Baca juga: Pejabat Kepulauan Talaud Sempurnakan Alasan Uji Masa Jabatan Kepala Daerah
Dalam sidang pemeriksaan pendahuluan yang dilaksanakan pada Selasa (4/7/2023), Pemohon mendalilkan merasa dirugikan atas Pasal 201 ayat (5) UU Pilkada. Pemohon menyebut ketentuan Pasal 162 ayat (2) UU Pilkada telah menegaskan Bupati dan Wakil Bupati serta Walikota dan Wakil Walikota memegang masa jabatan selama lima tahun. Artinya, semenjak dilantik pada 2020, masa jabatan para Pemohon akan genap tahun dan berakhir pada 2025. Pelantikan Elly Engelbert Lasut dan Moktar Arunde Parapaga (para Pemohon) tertunda selama dua tahun. Tertundanya pelantikan bukan disebabkan oleh kesalahan para Pemohon, melainkan karena Gubernur Provinsi Sulawesi Utara menolak melakukan pelantikan para Pemohon. Sehingga para Pemohon menempuh upaya hukum di Pengadilan Tata Usaha Negara.

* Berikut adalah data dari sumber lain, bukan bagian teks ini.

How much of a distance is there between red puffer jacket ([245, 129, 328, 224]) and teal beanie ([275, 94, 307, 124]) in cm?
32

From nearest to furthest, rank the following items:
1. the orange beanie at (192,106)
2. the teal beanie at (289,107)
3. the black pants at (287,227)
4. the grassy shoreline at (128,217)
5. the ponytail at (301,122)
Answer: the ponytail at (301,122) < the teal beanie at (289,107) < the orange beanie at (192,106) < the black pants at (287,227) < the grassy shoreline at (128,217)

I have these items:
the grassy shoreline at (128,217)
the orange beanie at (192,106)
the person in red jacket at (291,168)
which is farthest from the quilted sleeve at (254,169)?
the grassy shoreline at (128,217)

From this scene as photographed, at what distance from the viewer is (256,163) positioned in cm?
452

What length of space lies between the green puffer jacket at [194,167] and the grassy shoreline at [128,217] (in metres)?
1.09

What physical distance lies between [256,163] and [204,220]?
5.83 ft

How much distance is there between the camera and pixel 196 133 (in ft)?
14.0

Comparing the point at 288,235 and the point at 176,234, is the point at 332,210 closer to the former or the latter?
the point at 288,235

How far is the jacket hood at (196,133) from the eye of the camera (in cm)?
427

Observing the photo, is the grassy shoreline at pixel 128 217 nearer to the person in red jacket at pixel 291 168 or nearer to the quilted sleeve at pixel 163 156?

Menurut para Pemohon, berlakunya ketentuan Pasal 201 ayat (5) UU Pilkada secara langsung menghilangkan kesempatan para pemohon untuk ikut berperan secara langsung dan mengurus urusan pemerintahan Kabupaten Kepulauan Talaud bersama-sama dengan DPRD Kabupaten Kepulauan Talaud secara penuh selama lima tahun. Padahal baik para pemohon selaku bupati dan wakil bupati maupun DPRD Kabupaten Kepulauan Talaud meskipun dipilih melalui mekanisme yang berbeda dalam hal ini DPRD dipilih melalui pemilu dan para Pemohon lewat pilkada keduanya sama-sama dipilih untuk mengemban masa jabatan selama lima tahun.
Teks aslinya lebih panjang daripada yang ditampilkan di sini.